- [Exercise prompt] Every line from the line containing "Boldog új évet" through the end of the data is to be reproduced exactly, excluding pictures.

(Record set begins)

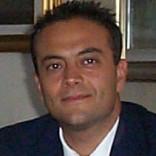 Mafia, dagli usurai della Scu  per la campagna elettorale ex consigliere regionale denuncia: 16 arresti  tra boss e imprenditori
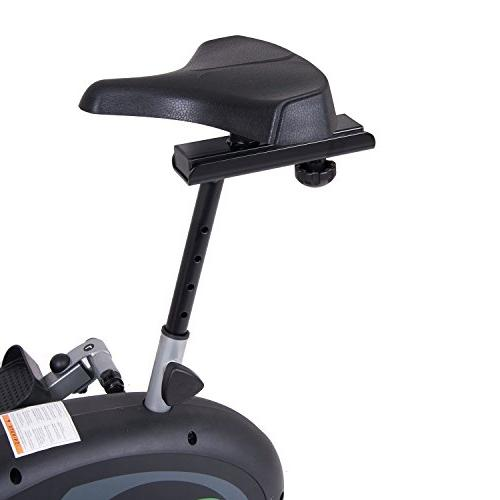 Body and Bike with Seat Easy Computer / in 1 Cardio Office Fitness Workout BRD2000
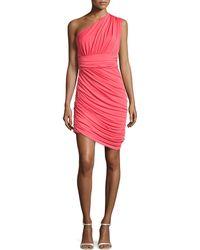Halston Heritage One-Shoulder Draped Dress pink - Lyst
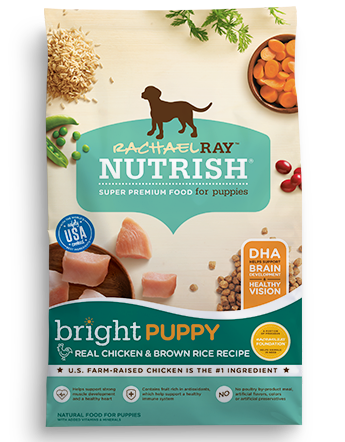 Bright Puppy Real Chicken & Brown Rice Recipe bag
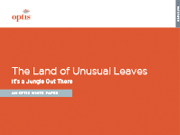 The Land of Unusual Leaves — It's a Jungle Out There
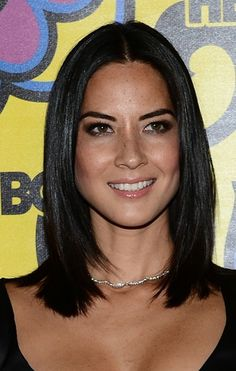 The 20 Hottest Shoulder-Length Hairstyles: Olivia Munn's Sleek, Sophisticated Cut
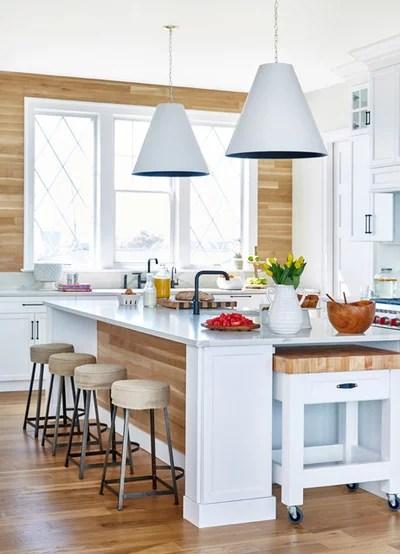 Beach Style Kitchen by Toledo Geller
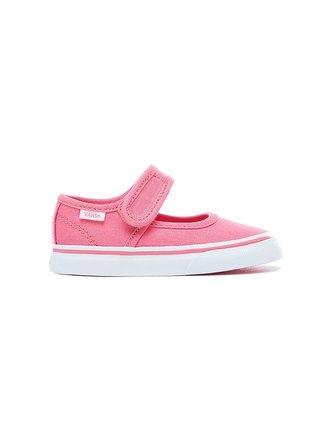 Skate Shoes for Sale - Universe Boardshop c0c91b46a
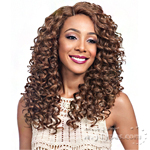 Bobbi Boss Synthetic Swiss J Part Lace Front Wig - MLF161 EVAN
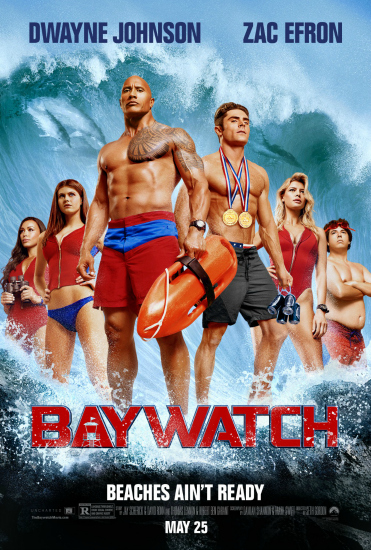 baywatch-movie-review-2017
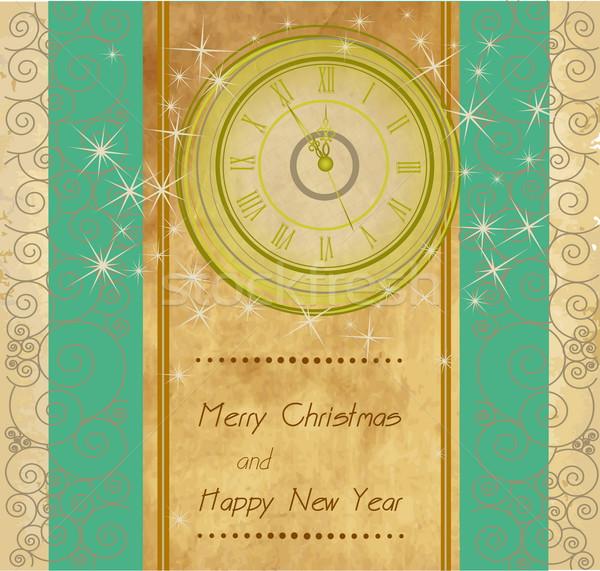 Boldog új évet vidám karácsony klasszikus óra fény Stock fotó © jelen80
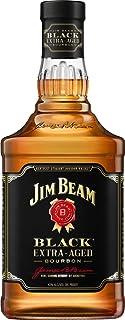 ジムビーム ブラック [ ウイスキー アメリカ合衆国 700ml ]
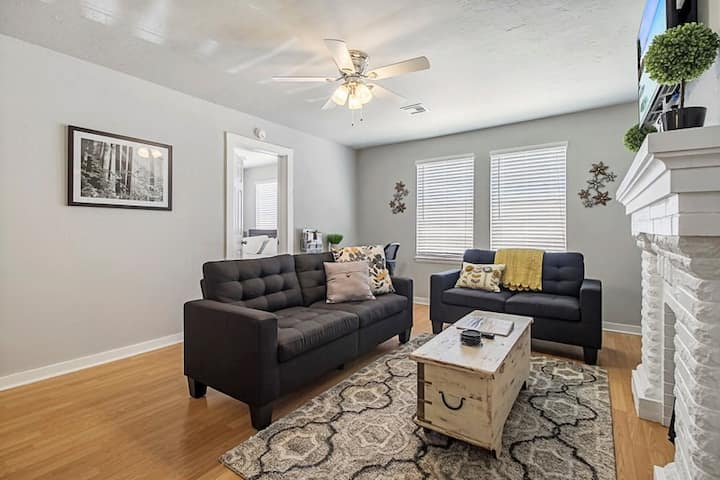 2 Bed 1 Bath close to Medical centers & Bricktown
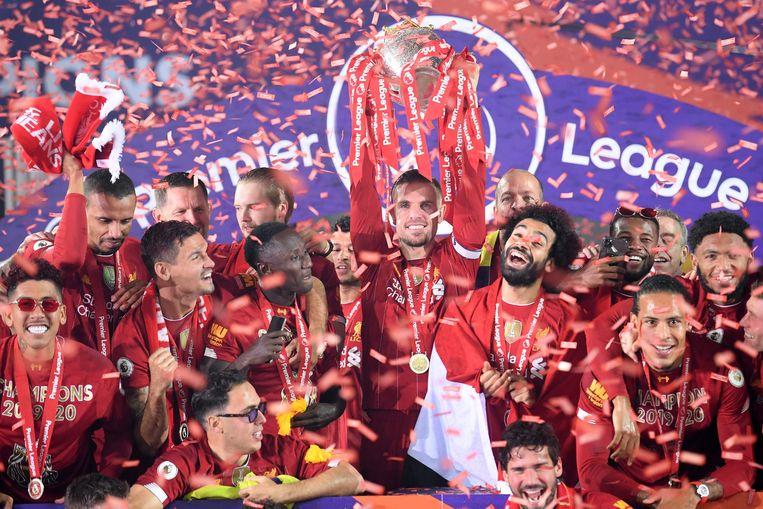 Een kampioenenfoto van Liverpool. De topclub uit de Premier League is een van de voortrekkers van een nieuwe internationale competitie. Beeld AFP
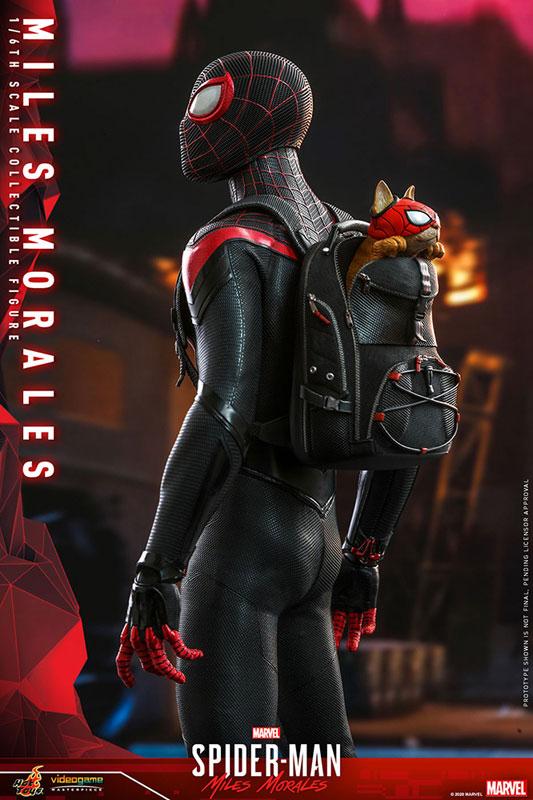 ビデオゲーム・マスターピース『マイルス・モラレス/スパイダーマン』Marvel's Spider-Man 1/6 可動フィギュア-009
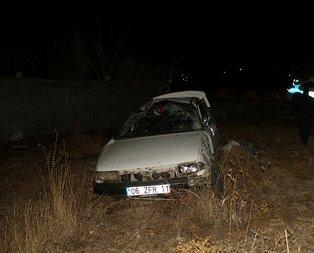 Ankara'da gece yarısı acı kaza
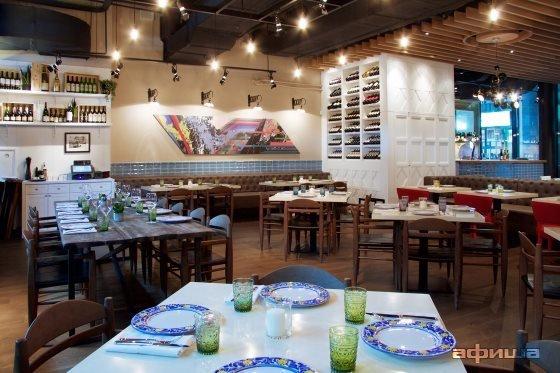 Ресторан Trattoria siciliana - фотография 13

(Record set ends)

- [Answer section]
 Boldog új évet vidám karácsony klasszikus óra fény Stock fotó © jelen80
 ジムビーム ブラック [ ウイスキー アメリカ合衆国 700ml ]
 2 Bed 1 Bath close to Medical centers & Bricktown
 Een kampioenenfoto van Liverpool. De topclub uit de Premier League is een van de voortrekkers van een nieuwe internationale competitie. Beeld AFP
 ビデオゲーム・マスターピース『マイルス・モラレス/スパイダーマン』Marvel's Spider-Man 1/6 可動フィギュア-009
 Ankara'da gece yarısı acı kaza
 Ресторан Trattoria siciliana - фотография 13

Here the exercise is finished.